> Your instructions
Pull out every line of the records that contains the word "balcony". Case counts.

=== Provided data ===

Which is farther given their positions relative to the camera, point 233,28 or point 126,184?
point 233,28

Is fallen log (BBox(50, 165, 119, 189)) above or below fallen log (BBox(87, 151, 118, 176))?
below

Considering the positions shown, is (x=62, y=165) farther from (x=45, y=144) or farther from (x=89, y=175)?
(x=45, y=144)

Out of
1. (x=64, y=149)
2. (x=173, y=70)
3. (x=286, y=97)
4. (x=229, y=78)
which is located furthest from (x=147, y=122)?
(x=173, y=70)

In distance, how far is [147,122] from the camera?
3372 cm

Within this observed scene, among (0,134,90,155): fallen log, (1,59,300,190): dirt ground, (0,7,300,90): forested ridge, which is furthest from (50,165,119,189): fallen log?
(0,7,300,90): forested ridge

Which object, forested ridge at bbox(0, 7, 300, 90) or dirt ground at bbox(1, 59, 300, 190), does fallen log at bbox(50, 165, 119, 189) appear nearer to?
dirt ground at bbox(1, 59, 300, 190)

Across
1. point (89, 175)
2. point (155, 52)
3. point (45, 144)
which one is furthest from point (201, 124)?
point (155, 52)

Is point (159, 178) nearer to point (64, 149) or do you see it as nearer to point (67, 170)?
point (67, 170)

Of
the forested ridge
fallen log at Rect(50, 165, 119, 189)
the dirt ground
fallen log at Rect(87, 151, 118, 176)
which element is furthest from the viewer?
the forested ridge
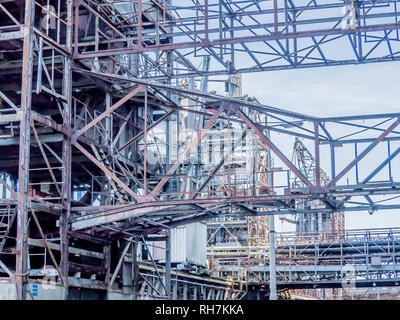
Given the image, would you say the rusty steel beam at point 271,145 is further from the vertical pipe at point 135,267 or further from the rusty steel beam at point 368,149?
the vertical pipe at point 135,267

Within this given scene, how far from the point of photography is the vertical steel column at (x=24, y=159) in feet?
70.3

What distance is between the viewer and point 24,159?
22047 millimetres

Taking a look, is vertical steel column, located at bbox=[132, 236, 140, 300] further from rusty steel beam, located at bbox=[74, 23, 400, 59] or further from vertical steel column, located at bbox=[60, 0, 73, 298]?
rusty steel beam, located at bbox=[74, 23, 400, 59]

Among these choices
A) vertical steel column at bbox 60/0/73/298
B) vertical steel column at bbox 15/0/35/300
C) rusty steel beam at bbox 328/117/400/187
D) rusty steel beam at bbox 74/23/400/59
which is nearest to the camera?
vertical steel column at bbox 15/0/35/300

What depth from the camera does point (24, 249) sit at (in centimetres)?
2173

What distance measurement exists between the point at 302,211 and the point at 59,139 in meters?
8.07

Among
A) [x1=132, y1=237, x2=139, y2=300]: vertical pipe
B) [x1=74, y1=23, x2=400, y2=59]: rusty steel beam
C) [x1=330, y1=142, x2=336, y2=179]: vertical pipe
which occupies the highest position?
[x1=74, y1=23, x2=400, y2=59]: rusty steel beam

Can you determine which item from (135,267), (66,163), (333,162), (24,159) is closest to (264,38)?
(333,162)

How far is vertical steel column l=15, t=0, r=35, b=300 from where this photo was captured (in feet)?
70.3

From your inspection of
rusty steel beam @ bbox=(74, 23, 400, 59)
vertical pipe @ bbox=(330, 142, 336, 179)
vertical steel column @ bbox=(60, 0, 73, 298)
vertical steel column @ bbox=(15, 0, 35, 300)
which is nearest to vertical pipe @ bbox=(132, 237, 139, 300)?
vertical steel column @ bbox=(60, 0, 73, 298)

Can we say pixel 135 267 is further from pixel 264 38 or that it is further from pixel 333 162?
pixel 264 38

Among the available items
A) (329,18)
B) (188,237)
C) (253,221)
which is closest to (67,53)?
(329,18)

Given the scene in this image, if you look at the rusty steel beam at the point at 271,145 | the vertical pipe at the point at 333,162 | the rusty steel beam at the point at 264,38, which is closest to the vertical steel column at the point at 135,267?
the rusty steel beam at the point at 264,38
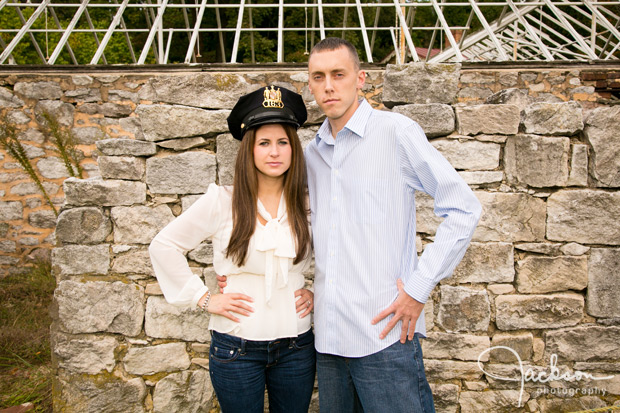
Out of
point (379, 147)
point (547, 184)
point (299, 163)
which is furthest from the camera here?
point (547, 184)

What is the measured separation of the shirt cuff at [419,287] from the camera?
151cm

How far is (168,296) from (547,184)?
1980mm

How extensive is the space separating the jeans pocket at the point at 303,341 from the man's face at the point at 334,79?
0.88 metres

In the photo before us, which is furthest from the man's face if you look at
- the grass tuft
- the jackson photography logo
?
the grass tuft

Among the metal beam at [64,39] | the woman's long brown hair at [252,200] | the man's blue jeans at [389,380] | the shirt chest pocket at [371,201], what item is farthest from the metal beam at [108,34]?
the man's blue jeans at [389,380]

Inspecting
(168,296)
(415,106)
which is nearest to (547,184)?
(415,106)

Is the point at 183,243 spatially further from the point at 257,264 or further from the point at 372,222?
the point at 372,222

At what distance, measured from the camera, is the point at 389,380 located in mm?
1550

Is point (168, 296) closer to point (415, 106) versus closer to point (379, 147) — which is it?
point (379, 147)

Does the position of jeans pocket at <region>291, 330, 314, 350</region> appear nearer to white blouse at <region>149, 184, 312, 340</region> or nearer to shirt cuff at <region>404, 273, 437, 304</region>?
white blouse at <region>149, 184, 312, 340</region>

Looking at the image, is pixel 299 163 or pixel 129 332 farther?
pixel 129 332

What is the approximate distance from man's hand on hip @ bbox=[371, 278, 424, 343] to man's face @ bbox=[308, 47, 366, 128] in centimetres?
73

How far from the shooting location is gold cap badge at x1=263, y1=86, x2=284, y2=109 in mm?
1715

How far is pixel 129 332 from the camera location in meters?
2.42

===
=== Provided data ===

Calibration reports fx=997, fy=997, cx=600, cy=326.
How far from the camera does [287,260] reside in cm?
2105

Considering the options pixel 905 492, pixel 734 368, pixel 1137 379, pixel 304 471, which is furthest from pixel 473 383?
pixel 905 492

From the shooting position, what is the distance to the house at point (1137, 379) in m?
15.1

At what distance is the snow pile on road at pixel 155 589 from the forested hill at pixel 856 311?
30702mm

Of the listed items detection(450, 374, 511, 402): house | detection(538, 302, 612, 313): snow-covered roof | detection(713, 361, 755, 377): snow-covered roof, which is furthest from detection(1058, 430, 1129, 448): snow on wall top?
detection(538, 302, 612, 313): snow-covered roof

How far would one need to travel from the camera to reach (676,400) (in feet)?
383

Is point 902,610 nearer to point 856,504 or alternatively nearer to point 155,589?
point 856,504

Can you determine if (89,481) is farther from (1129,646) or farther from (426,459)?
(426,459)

===
=== Provided data ===

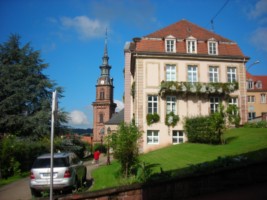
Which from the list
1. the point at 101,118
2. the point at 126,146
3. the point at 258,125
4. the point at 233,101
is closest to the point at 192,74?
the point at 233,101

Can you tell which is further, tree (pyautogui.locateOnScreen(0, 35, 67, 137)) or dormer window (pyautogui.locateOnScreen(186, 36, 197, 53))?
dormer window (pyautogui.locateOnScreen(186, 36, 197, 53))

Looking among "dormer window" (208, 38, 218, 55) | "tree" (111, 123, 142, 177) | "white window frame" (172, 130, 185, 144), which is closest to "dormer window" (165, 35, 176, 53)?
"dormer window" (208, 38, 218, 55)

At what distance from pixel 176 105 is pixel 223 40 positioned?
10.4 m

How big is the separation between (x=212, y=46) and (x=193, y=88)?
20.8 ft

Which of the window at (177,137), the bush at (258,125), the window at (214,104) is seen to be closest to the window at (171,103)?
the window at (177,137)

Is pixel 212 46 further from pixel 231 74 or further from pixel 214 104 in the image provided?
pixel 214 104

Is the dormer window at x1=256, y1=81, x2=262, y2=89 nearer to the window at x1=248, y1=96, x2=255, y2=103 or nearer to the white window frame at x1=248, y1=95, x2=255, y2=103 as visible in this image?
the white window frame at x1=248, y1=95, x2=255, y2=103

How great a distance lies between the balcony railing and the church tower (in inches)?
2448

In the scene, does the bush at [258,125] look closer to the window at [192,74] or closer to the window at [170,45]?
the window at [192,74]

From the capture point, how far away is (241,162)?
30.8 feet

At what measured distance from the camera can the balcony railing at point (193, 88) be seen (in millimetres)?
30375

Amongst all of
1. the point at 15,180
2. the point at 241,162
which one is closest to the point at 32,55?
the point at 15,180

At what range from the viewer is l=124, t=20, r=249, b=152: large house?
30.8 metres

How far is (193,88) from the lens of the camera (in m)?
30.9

===

> Result for this task
How great a distance lies between the balcony railing and the church tower (in inches)?
At what measured distance from the camera can the balcony railing at point (193, 88) be seen (in millimetres)?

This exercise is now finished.